A scrapstore or scrap store is a particular type of organization centered upon the principle of re-use and may be operated as for profit or not for profit. The basic operational principle of all Scrapstores is the same, although their business models may differ significantly. The terms Scrapstore and Creative Reuse can be used interchangeably although Scrapstore is preferred in the UK and Creative Reuse is often used in the USA

==Basic principle==

Scrapstores operate by taking re-usable, safe, clean waste products (‘scrap’) and re-distributing it. Usually these materials come from local industries and are donated, although there is a cost to the scrapstore in terms of collection and sorting etc. The benefit to the businesses is that they are getting rid of material that they would normally pay to dispose of and that they are seen to play a part in their local community. Being significantly different from scrapyards, the re-use element tends to be dominated by art and craft activities – often aimed at those working with young children - but items may also be used in do-it-yourself or other activities. It is also common for scrapstores to trade in new art and craft products to complement the sale of scrap.

==Business models==

Some scrapstores operate as charities, with the provision of re-use items to local schools and playgroups as their core aim. Others operate as social enterprises, with reduction of landfill and provision of re-use items being part of their triple bottom line and with profit being used to support a charity, or another social aim.

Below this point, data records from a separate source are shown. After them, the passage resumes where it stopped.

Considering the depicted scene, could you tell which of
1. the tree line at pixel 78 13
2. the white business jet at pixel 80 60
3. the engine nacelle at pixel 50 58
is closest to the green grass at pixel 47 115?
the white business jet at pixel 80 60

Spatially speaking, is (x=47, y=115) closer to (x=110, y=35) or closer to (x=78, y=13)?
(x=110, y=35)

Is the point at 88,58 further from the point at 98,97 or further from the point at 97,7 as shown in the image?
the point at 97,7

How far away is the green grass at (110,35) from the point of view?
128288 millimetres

The most visible difference between the two business models is one of access and price structure.

The charitable model as outlined by Children's Scrapstore tends towards closed membership and restricted access. They are frequently funded, specifically to provide materials to particular groups within their community and access is restricted to these groups. The groups usually pay an annual membership fee, which may fluctuate based on the size and location of the group. They usually then make another volume related payment each time they take away scrap material. Access may be limited to a certain number of visits per month, a certain volume of scrap or there may be limits on particularly desirable items in order to give all members an opportunity to access them.

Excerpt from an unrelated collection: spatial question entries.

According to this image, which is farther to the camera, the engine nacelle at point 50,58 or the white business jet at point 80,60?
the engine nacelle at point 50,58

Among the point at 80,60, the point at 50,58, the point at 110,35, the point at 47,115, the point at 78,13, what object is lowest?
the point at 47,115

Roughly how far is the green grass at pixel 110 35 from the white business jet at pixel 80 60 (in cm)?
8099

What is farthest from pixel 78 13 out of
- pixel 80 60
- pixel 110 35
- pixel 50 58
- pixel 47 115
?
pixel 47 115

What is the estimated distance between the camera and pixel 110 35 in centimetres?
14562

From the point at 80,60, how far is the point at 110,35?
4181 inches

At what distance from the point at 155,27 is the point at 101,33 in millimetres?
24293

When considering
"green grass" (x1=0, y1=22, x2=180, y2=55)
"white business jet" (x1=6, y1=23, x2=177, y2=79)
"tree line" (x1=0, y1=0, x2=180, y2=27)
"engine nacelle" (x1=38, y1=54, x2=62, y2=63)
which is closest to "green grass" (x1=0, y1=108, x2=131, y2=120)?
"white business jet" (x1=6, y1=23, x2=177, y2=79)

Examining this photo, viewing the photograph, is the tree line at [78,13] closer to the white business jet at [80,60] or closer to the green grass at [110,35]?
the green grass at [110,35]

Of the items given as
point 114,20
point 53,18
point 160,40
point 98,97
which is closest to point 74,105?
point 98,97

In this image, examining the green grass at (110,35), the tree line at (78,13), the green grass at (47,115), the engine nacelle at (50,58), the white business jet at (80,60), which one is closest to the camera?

The social enterprise model as outlined by Unique Scrapstore tends to be more recognizable as a business. Such stores will tend to have a more defined pricing structure and lower membership fees. There still tends to be a focus on customers who work with young children, (including discount schemes or free items) but such stores are more likely to be open to the public as well. (some scrapstores also offer on-line or mail order services) Social enterprise based scrapstores will tend to have clear, measurable re-use targets incorporated into their triple bottom line.

==Scrap swaps==
Whilst the UK scrap stores (approximately 90) are all separate organizations, they do work together to use large volumes of scrap that arise from specific companies or events. Additionally scrap stores who collect surplus specific materials from their own area swap their excess with other scrap stores from other areas to ensure variety for their members and maximum reuse potential.

== Workshops ==
In addition to providing re-use items, some ScrapStore stores also provide an outreach provision in the form of workshops where participants can demonstrate examples of ways in which they can put ‘reducing, reusing and recycling’ into practice in a shared environment and have a better understanding of their commitment to improving the environment; the local economy; and society by reducing waste in landfill.

As part of the 2017, UK City of Culture Celebrations, the ScrapStore in Hull offered a series of educational craft workshops set in a pretend factory environment designed to inspire families to make a difference to their community through increased environmental awareness.

==Awards==
Worcestershire Resource Exchange, which run a scrapstore, has been recognised with a Queen's Award for Voluntary Service by Deputy Lord-Lieutenant Andrew Duncan.